Playing catch up in A.I., Google merges its DeepMind and Brain research teams in an effort to ‘significantly accelerate’ progress
Google consolidated its AI research groups to keep ahead. Sundar Pichai announced the combination of Google Research's Brain team and Alphabet's DeepMind in a Thursday blog post. “Combining all this talent into one focused team, backed by Google's computational resources, will significantly accelerate our AI progress,” Pichai said. Demis Hassabis leads DeepMind.
According to two anonymous sources, Jeff Dean, who leads artificial intelligence and research at Google, will step down from his management role as a result of the reorganization. According to the people, Google's new head scientist, Dean, will collaborate with Google Research and DeepMind to develop more advanced AI systems, but he will not be responsible for supervising huge teams.
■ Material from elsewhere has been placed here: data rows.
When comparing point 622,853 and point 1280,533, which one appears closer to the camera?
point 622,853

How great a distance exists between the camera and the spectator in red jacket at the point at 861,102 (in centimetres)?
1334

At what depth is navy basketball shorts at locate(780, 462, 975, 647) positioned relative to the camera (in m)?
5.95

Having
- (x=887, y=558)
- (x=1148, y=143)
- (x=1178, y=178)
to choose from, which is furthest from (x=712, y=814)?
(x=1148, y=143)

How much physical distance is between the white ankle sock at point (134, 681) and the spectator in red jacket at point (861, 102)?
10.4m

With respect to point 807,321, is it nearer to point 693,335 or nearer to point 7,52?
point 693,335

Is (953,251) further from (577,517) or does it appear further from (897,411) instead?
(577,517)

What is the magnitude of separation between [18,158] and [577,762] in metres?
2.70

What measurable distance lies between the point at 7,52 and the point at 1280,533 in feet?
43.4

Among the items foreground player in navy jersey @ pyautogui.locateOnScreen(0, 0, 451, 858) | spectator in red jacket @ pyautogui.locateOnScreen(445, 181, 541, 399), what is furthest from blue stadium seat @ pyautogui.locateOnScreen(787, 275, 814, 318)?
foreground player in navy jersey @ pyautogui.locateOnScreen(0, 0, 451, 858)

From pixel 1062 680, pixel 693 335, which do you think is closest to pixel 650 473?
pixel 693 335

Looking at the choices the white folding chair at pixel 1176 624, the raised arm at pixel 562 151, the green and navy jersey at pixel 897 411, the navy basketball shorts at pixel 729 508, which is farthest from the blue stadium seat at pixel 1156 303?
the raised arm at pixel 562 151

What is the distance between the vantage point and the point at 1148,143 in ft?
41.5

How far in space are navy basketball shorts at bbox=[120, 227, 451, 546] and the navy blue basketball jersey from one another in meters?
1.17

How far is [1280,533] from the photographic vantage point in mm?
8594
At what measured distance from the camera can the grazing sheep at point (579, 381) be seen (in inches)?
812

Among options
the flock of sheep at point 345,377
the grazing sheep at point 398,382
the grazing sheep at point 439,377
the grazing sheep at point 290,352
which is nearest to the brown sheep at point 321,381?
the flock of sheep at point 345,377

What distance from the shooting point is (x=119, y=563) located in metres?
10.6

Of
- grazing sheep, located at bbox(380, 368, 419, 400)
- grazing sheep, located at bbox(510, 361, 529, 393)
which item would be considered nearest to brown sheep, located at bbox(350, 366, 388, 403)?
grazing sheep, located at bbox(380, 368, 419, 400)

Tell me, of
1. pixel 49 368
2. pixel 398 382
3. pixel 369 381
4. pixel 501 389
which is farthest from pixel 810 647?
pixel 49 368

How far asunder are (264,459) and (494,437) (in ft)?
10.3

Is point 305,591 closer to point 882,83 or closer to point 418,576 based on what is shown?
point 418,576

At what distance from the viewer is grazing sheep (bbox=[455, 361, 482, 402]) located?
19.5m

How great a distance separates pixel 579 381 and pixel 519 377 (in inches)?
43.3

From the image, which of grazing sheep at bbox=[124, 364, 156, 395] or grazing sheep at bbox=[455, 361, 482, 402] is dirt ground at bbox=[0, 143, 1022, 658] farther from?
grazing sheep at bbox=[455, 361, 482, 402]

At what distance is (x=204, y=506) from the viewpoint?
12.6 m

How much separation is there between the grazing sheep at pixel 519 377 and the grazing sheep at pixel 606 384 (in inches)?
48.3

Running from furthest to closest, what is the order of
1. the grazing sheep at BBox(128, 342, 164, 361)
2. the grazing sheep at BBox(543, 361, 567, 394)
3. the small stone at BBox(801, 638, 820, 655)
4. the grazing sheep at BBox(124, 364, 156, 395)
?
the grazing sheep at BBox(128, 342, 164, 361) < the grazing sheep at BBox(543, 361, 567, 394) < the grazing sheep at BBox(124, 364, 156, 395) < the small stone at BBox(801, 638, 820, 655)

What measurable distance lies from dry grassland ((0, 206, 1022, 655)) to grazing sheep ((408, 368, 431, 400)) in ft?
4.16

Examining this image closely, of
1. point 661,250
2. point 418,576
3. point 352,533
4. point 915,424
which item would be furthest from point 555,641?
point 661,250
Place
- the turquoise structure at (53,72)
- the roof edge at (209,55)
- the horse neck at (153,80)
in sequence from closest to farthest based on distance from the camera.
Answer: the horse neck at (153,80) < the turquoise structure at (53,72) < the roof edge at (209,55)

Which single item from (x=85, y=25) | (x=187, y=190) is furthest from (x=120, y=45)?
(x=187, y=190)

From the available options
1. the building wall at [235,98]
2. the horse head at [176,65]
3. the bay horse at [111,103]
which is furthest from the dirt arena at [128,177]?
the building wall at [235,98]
He'll response to Chief Executive Officer Sundar Pichai.
DeepMind, which is situated in London and owned by Alphabet, often releases new artificial intelligence technologies such as AlphaFold, which predicts the structures of proteins, and AlphaGo, which is superior to humans at the game of Go. There is a possibility that Google products do not adhere to the conventional ideas of artificial intelligence.
The "transformer" technology was developed by Google Research for use with huge language models. It is utilized by the Google Bard chatbot as well as OpenAI Inc.'s ChatGPT chatbot. Google's restructuring will consolidate such research under Google DeepMind, suggesting a stronger relationship with Alphabet. DeepMind was moved from "Other Bets" to corporate spending by Alphabet in February. James Manyika, Google's senior VP of technology and society, will manage Google Research, Pichai announced. The team will prioritize privacy, security, quantum computing, health, climate, and responsible AI. Manyika took over Clay Bavor's emerging tech projects early this year.
Google's rush to produce generative AI products to compete with OpenAI discouraged workers, Bloomberg reported on Wednesday. Workers say Mountain View, California's search giant is compromising on disinformation and other harms to catch up to ChatGPT's amazing success.